Some have been caught carrying knives and clubs.
Although the clowns have yet to cause any serious harm or damage, people are taking the phenomenon seriously. In a country locked in a low-intensity conflict with the Palestinians and traumatized by regular knifing, shooting and vehicular attacks, authorities have warned that those dressed as creepy clowns may be mistaken for a credible threat.
On Sunday, a popular radio show dedicated almost half an hour to discussing the evil clowns by inviting “good” clowns to defend their profession. They lamented that younger children might now be scared to invite clowns to their birthday parties.
Israeli children are currently on vacation for the Jewish high holy days, but that did not stop the Education Ministry from publishing guidelines to help children cope with the clown scare, the Times of Israel news website reported last week.

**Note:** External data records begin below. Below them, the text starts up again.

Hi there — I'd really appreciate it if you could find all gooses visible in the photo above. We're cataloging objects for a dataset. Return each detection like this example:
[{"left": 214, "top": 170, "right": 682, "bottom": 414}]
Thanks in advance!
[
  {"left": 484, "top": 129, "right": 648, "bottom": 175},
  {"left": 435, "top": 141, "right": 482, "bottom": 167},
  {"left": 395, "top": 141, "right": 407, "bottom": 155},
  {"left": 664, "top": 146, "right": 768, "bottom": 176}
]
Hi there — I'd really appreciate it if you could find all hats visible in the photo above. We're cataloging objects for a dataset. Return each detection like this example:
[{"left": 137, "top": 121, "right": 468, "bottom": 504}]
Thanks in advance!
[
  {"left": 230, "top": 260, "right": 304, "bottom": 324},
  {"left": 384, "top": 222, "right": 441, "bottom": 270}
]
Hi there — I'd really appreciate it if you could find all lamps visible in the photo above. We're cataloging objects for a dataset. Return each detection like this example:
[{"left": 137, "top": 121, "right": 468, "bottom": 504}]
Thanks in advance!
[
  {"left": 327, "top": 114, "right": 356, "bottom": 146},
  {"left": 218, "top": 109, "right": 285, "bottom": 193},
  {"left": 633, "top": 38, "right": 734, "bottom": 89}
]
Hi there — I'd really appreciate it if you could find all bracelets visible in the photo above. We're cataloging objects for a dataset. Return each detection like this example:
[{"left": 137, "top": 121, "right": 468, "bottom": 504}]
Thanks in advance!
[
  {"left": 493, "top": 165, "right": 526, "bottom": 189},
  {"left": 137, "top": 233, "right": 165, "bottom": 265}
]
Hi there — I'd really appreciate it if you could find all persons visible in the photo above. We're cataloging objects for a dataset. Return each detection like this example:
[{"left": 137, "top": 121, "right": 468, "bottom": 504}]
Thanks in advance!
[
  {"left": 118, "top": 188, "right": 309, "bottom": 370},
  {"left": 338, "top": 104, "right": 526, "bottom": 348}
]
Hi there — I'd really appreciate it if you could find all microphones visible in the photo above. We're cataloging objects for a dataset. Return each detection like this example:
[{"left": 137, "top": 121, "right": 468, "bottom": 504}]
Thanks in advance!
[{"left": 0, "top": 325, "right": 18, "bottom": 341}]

On its Facebook page Sunday, Israeli police called on parents to talk to their children and prevent them from taking part in the phenomenon.
They also warned people against taking the law into their own hands and fighting back against the clowns.
Since the scary clowns stepped out of the shadows, other teens have set up night patrols to combat them. Over the weekend, police detained five teens ages 13 to 16 and armed with clubs and knives in the coastal city of Ashkelon. They said they were carrying weapons just in case they came face to face with any clowns.
In the northern city of Safed, the local council launched a campaign to put an end to the craze, coining the slogan “My little clown, here you will end up with a criminal record,” the Israeli daily Haaretz reported.
The scary-clown phenomenon in Israel is similar to one that trended internationally last year and was fueled by social media, police said. During 2016, sightings of people dressed in scary clown costumes were common across the United States and Britain.